_課題の指示_
フォートアパッチの解説文によると、3番艦のマリンカラーへの再塗装をチェスターが嫌ったのはなぜか、またそれでも再塗装が実行されたのはなぜかを説明しなさい。

_読解文_
────────────────
Vol.28

[FORT APACHE] サンドアングラー級潜地空母 フォートアパッチ

無法者チェスターが率いるジオンマーズ残存艦隊のうち、サンドアングラー級潜地空母の3番艦。なお、艦隊旗艦である1番艦の艦名がフォートアラモ、2番艦がリオグランデである。後のレウルーラ級と共通する艦体設計を有しており、多数のMSを運用するためのMS空母として建造されている。中央の格納庫は拡張式で、蛇腹状の部分で艦体を倍程にまで伸縮可能で、内部には巨大MA1機——1番艦にはアッザムを、3番艦にはヘリオス——を搭載可能な構造を持つ。インレ奪回作戦である「輝ける星作戦」における3隻の役割は、1番艦、2番艦がアルカディアプラントで陽動戦を実施、3番艦が本命として地下氷河に突入する。砂漠でのゲリラ戦を主戦術とするチェスター艦隊は、全MS、全艦艇がサンドカラーで統一されている。しかし、今回の作戦で氷河に突入する3番艦はマリンカラーに変更された。この再塗装は「死化粧」を連想させるとチェスターは嫌ったが、作戦の完遂を目指す3番艦艦長の決意により実行された。しかし、それは3番艦の行く末を暗示するようであった。
────────────────
_データ項目_
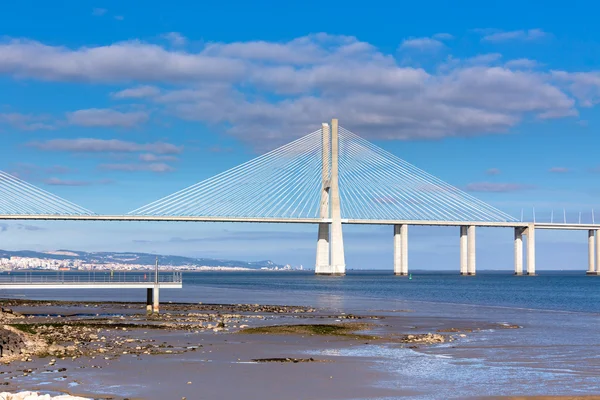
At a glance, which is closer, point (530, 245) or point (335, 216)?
point (335, 216)

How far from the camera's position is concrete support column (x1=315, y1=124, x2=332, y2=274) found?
106875 mm

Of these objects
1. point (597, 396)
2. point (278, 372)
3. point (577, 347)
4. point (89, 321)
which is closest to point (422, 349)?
point (577, 347)

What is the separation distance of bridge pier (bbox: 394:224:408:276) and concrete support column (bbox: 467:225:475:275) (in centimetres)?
971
────────────────
_記述解答_
チェスターが再塗装を嫌ったのは、それが「死化粧」を連想させたからである。それでも実行されたのは、作戦の完遂を目指す3番艦艦長の決意によるものである。